We will speak in this article of the saving, their definition, forms and methods of saving, of the public saving and of the private saving, of the influence of the economic politicians that a State has established, of the letters of the treasure, of the funds of the state, of the obligationses of the state, etc. Begins:
The saving defines it as the difference among the disposable income and the consumption made by a person, a company, etc. The entrance of a person, of a family or of a company it is the quantity of money that this receives to carry out a remunerable certain activity (I negotiate, work, sale of products, etc.). The disposable income is the quantity of money that a person has left of its entrance after having paid the taxes to the State. The consumption, on the other hand, is the quantity of money that wears out in paying goods and services for consumption or in paying obligationses that you/they should be completed. That is to say, they are, in general, all the expenses that are made in a certain period. When there is saving, the disposable incomes are bigger to the expenses and a surplus of money is presented.
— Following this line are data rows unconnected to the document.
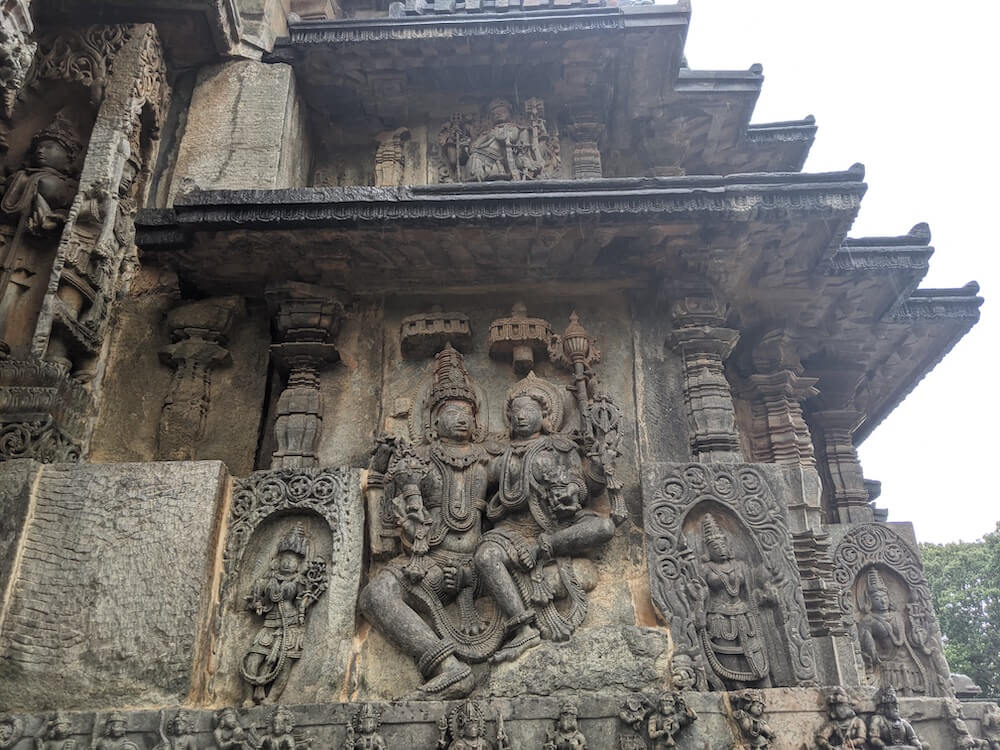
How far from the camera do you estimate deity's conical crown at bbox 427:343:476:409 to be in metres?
5.32

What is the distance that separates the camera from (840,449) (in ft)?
24.3

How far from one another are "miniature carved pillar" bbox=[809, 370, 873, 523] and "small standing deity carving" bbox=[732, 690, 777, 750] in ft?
11.9

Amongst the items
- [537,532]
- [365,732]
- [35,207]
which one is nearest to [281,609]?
[365,732]

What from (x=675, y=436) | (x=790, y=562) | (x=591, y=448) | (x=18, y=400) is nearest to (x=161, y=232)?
(x=18, y=400)

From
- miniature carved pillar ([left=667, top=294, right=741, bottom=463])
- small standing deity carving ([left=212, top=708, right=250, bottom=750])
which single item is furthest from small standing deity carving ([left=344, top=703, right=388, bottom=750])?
miniature carved pillar ([left=667, top=294, right=741, bottom=463])

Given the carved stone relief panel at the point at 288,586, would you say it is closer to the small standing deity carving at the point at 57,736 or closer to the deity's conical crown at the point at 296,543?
the deity's conical crown at the point at 296,543

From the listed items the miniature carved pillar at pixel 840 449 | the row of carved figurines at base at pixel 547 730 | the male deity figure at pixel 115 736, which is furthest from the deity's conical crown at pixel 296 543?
the miniature carved pillar at pixel 840 449

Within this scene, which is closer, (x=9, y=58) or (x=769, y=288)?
(x=9, y=58)

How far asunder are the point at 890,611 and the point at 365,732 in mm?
4722

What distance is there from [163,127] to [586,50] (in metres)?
3.94

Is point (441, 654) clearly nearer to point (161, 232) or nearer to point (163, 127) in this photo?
point (161, 232)

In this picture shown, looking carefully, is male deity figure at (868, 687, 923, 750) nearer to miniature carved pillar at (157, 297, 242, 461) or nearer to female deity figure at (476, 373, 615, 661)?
female deity figure at (476, 373, 615, 661)

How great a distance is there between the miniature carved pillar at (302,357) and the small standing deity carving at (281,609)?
2.28 ft

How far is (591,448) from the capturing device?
196 inches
If the expenses went bigger to the revenues, a deficit would be presented.
The saving, then, you could express in the following way:
I save = Disposable income - expenses
The saving you can classify in private saving and in saving public.
The private saving is that that people carry out, the families, the companies and all type of private organizations that don't belong to the State. The public saving carries out it the State, which also receives revenues through taxes and other activities, at the same time that it spends in social investment, in infrastructure (highways, bridges, schools, hospitals, etc.), in justice, in national security, etc. When the State saves he/she means that its revenues are bigger than their expenses and a fiscal surplus, the contrary case is presented it would drive to a tax deficit.
I save national: The national saving is the sum of the public saving and the private one.
The saving is influenced by the economic politicians that the State of a country has (this can affect the interest rates and other variables that affect the saving). The changes in the interest rate, for example, they can make the savers to be motivated or desmotivados to save. An increase in the interest rates can make the savers to have more reasons to diminish its consumption and to save, or he/she can have the opposed effect. To equals entrance levels, it depends on two well-known goods as effect entrance and effect substitution. As well as the increase of the interest rates can motivate the savers to consume less to save more, it can happen that, to the biggest being the yield of the saving, you can complete the goal of foreseen accumulation dedicating a portion bigger than the entrance to the present consumption. This rise in the interest rates can be due, for example, to the forms in that the government obtains the resources for his activities. If the government decides to request borrowed resources to the financial system in a significant amount, the interest rates will ascend.
The saving is equally important for the economic future of any nation. The production of a company, for example, involves some resources that are limited, as the earth. If this wants to improve their production and he/she has problems with limited resources, it should look for how to improve their production being based on investments (for example in technology or in machines). If the company saves during a certain period, he/she will have the possibility to consent more easily, through credits, to those machineries or that technology or other economic resources. Equally, if the banks keep more savings in the minds, they will have more money to lend and it won't be necessary that people, the companies or the State request overseas resources. This, in general, facilitates and it motivates the economic activity and the growth in a country.
* Plan of pensions
* Public debt
* Saving Fund
* Investment in species
or Purchase of immovableses or Investment in brick.
or In philately
The public debt is for example an instrument that you/they use the states to solve the problem of the punctual lack of money,:
* When one needs a minimum of treasury (money in box) to confront the most immediate payments.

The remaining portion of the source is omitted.